◆ **Detalles del ejercicio**: Continúa el texto sobre la dimensión comunitaria de la catequesis, empezando justo después de su última oración.

Ya hace mucho tiempo, la Iglesia subrayó la dimensión comunitaria de la Catequesis. La comunidad como fuente, lugar y meta ha situado el ministerio catequístico bajo el signo eclesial de la koinonía. Los catequistas se inician en la fe de la comunidad y allí maduran sus opciones de vida, haciéndose testigos de esa misma fe. No constituyen un simple grupo de la parroquia. Somos la voz y el gesto de la fe de la comunidad. A ustedes Cristo les ha delegado la misión del anuncio.
Pero la verdadera «catequista» es la comunidad misma. La Palabra del Señor se hace eco en la profunda experiencia de fe que viven sus miembros. Y el eco no puede callarse. Una vez vivida la experiencia de la fe, ella resuena en todo el espacio catequístico, que es la comunidad eclesial. Resuena y se propaga suscitando la fe naciente de los que se acercan y fortaleciendo la fe más madura de sus integrantes.
La Iglesia toda posee la función profética y la ha delegado en algunas personas que son especialmente llamadas a anunciar la Buena Noticia de Jesús. Toda delegación supone una simple entrega de la tarea en sí misma, pero nunca es una entrega de la responsabilidad contenida en esa tarea. Si la comunidad eclesial se despreocupara de su función profética, se desnaturalizaría. No sería quien está llamada a ser. La catequesis no es, por lo tanto, un ámbito cerrado y reservado a unos pocos «especialistas» del anuncio. Esta dimensión comunitaria de la catequesis, la Iglesia la deposita de una manera particular en ustedes, no como personas aisladas que nada tienen que ver entre sí o que incluso llegan a criticarse o a juzgarse unas a otras, sino como una parte importante de la comunidad eclesial que «viven en la caridad, sin humana parcialidad y que son irreprochables en el amor. (cfr. San Clemente Romano, Carta a los Corintios, 50, 1).
Los catequistas forman una comunidad que, junto a sus pastores, perciben el hambre de comunión que experimenta el hombre de hoy, atrapado en el individualismo de una sociedad del éxito, del consumo y de la soledad en medio de la masificación. Los catequistas proponen al catecúmeno la fe de la comunidad cristiana, como experiencia global en la que quedan entramadas la fe vivida en el testimonio y en la sana convivencia; la fe conocida a través de toda la función profética, en sus diversas formas, y la fe celebrada en la liturgia con la comunidad. Así, el grupo de catequistas debe ser como si se tomara una pequeña muestra para ver cómo anda la Iglesia.

◆ **Datos del ejercicio**:
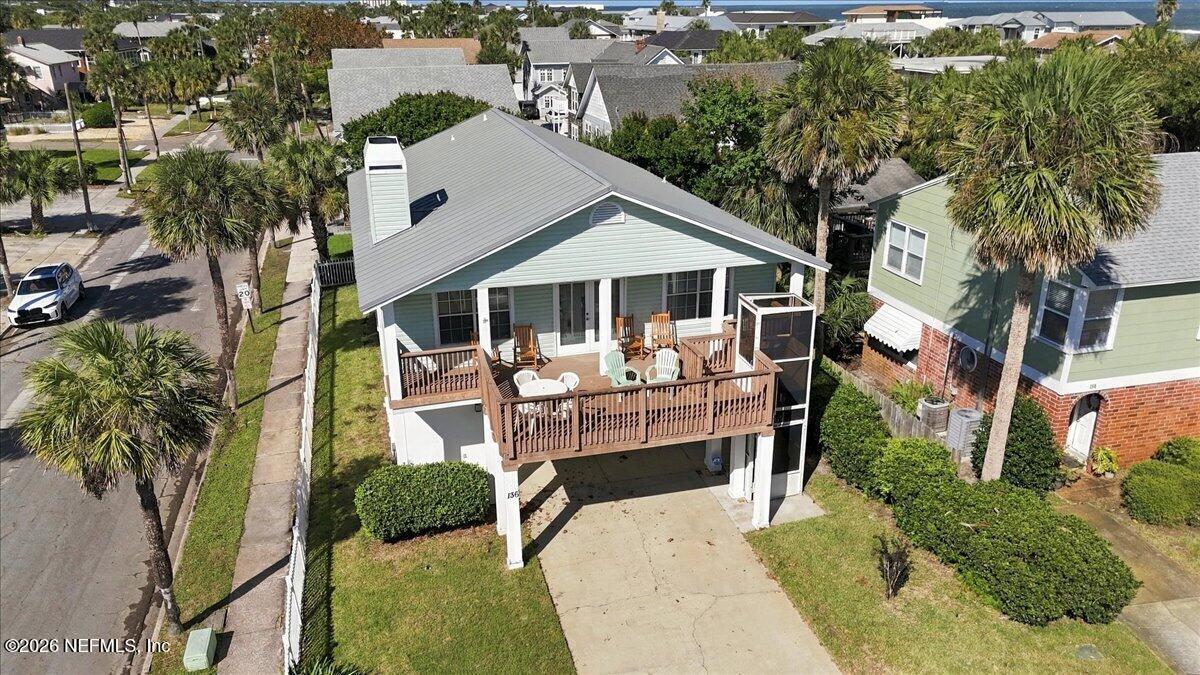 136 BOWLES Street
* * *
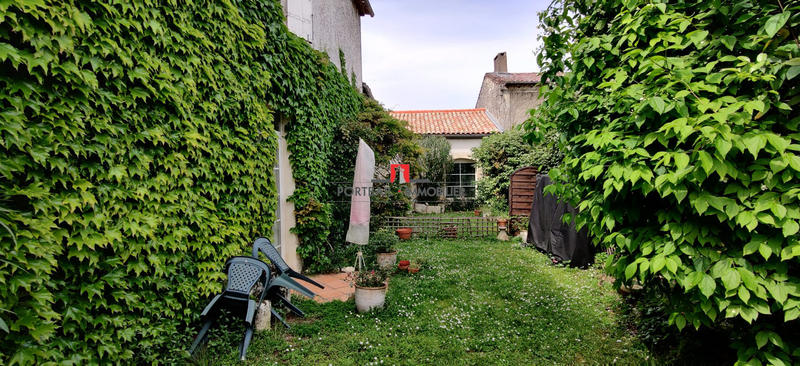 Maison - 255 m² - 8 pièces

◆ **Respuesta escrita**:
En el grupo de catequistas «el fuerte protege al débil, el débil respeta al fuerte; el rico da al pobre, el pobre da gracias a Dios por haberle deparado quien remedie su necesidad. El sabio manifiesta su sabiduría no con palabras, sino con buenas obras; el humilde no da testimonio de si mismo, sino deja que sean los demás quienes lo hagan. El que es casto en su cuerpo no se gloría de ello, sabiendo que es otro quien le otorga el don de la continencia. (cfr. San Clemente Romano, Carta a los Corintios, 36). De esta manera es que se puede elaborar y difundir una catequesis, diferenciada y común a la vez, que sabe integrar, en un delicado equilibrio, lo específico de cada persona en su singularidad irrenunciable y lo esencial como propuesta generalizada a todos.
La experiencia de fe de cada catequista es siempre única e intransferible. La misma fe de su catequista y de su comunidad en una experiencia distinta y absolutamente original. En esta experiencia la persona realiza una secuencia de actos valorativos, desde la simple apreciación de los valores evangélicos, que la comunidad creyente y testimonial le propone, hasta la encarnación de esos valores en su proyecto de vida.
La catequesis, tal como la hemos concebido tradicionalmente en el proceso evangelizador, se dirige a quienes ya creen y sigue el orden de la exposición. En cambio, cuando una comunidad creyente propone su fe, sigue el camino inverso: no el de la exposición lógica, sino el camino del descubrimiento. Para entrar en esta lógica, hay que pasar de la experiencia de fe vivida por una comunidad a la enunciación de los objetos de la fe expresados en el Credo. El «Amén» de una comunidad creyente y testimonial suscita la fe del nuevo creyente. Porque, como dice la Didaché: «Todo profeta que predica la verdad, si no cumple lo que enseña es un falso profeta». (Didaché o Enseñanza de los Doce Apóstoles, 11, 1-12).
La multiculturalidad que vivimos hoy, incluso en colonias como las nuestras de la Prohogar y la Euskadi, se manifiesta como verdadero emergente de un mundo globalizado y en permanente cambio y sincronía. La mayoría de los catecúmenos que recibimos en nuestra Escuela de Catequesis parroquial, no provienen ya de familias integradas, e incluso algunos llegan provenientes de familias más que disfuncionales. La poderosa mediación de las nuevas tecnologías de la información y de la comunicación disuelve las fronteras y provoca la convivencia de diversas costumbres aún en nuestro pequeño mundo. Esta diversidad cultural y de ideología, va de la mano de una profunda diversidad religiosa.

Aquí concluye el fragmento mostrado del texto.